**Article:**
##########
MR PRATT (continuing):

comprehensive report and it did provide good sensible conclusions about and recommendations on many of those questions, it did fail to pin down many of the significant issues raised by the community after January 2003.

The report included many valuable comments and observations on key issues contributing to the January 2003 bushfires, yet some were not followed through and made into recommendations. For example, on page 111, the report states:

One remaining weakness that the communication projects will not resolve is the difficulty in achieving...interoperability between ACT emergency service agencies and ACT Policing...and the NSW Rural Fire Service.

The report goes on to say, "The benefit of these agencies being able to maintain effective operational communications during emergencies is self-evident."However, on page 112, the report makes no recommendations at all on communication projects, let alone about a weakness that was identified. The government should ask where recommendations like this one are and concentrate on funding those aspects of emergency services requirements where funding can be allocated quickly to sort out those sorts of systemic weaknesses, particularly in the six to eight weeks that we have left before the next fire season. That is where the focus ought to be.
##########
(Part of a data file)
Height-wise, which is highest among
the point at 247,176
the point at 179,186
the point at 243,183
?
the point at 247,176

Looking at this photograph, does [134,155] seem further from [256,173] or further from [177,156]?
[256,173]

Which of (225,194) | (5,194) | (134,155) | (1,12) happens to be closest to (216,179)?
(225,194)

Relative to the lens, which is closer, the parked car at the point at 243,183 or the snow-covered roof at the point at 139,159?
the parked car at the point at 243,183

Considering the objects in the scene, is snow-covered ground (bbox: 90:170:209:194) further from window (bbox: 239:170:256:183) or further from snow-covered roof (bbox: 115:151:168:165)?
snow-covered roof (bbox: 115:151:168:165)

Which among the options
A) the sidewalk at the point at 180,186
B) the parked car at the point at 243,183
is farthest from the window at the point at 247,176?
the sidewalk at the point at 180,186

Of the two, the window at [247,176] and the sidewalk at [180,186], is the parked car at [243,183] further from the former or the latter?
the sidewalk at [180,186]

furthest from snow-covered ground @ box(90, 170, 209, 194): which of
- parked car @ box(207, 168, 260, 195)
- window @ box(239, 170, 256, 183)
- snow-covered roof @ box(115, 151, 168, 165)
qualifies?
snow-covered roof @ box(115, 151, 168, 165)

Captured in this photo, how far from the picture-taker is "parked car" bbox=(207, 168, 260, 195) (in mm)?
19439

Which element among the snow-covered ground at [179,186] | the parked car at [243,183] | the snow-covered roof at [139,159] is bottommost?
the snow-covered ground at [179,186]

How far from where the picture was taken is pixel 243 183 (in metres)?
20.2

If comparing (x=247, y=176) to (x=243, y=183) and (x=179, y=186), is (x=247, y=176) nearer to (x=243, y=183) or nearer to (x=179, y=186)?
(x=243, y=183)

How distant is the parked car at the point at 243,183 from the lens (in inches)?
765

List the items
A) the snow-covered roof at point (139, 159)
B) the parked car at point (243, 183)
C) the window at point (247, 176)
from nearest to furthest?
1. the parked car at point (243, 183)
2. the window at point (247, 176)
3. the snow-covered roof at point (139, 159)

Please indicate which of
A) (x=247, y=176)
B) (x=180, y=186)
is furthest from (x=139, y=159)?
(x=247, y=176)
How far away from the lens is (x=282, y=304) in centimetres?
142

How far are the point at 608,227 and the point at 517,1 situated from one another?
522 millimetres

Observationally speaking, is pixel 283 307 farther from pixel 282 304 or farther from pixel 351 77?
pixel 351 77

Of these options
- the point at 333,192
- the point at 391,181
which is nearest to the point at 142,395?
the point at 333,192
##########
**Problem to work on:** Pick up the speech on the bushfire report after its last sentence and keep it going. The lines above stand apart from the speech on the bushfire report.

**Response to this task:**
The report also stressed that the lessons of the December 2001 bushfires were not learned by the government. However, I believe that the report did not explore the result of this complacency sufficiently. Again, the inquiry quite thoroughly covers the issues of December 2001, but fails to follow through logically on the conclusions and consequent recommendations.

The government was complacent in its reaction to the December 2001 bushfires and did not learn the necessary lessons. This is borne out in an analysis of the submissions to the McLeod inquiry, which do list the systemic weaknesses identified in December 2001. It is disappointing to me, though, that Mr McLeod did not highlight all of the conclusions coming from that analysis.

Mr Speaker, on 13 November 2002 I moved that the Assembly should note that:

the fast approaching summer contains bushfire conditions that are anticipated to eclipse those of 2001/2002 with severe weather conditions likely to exacerbate a desperately dry situation.

Those were not necessarily my analytical remarks only: they were based on appeals and concerns that were expressed to me by the rural and bushfire community during 2002. As a result of that, I suggested a number of actions, for example, school bushfire education and general education and learning in the community. I must say that I do recall quite clearly that the government scoffed at those at the time. That was during 2002.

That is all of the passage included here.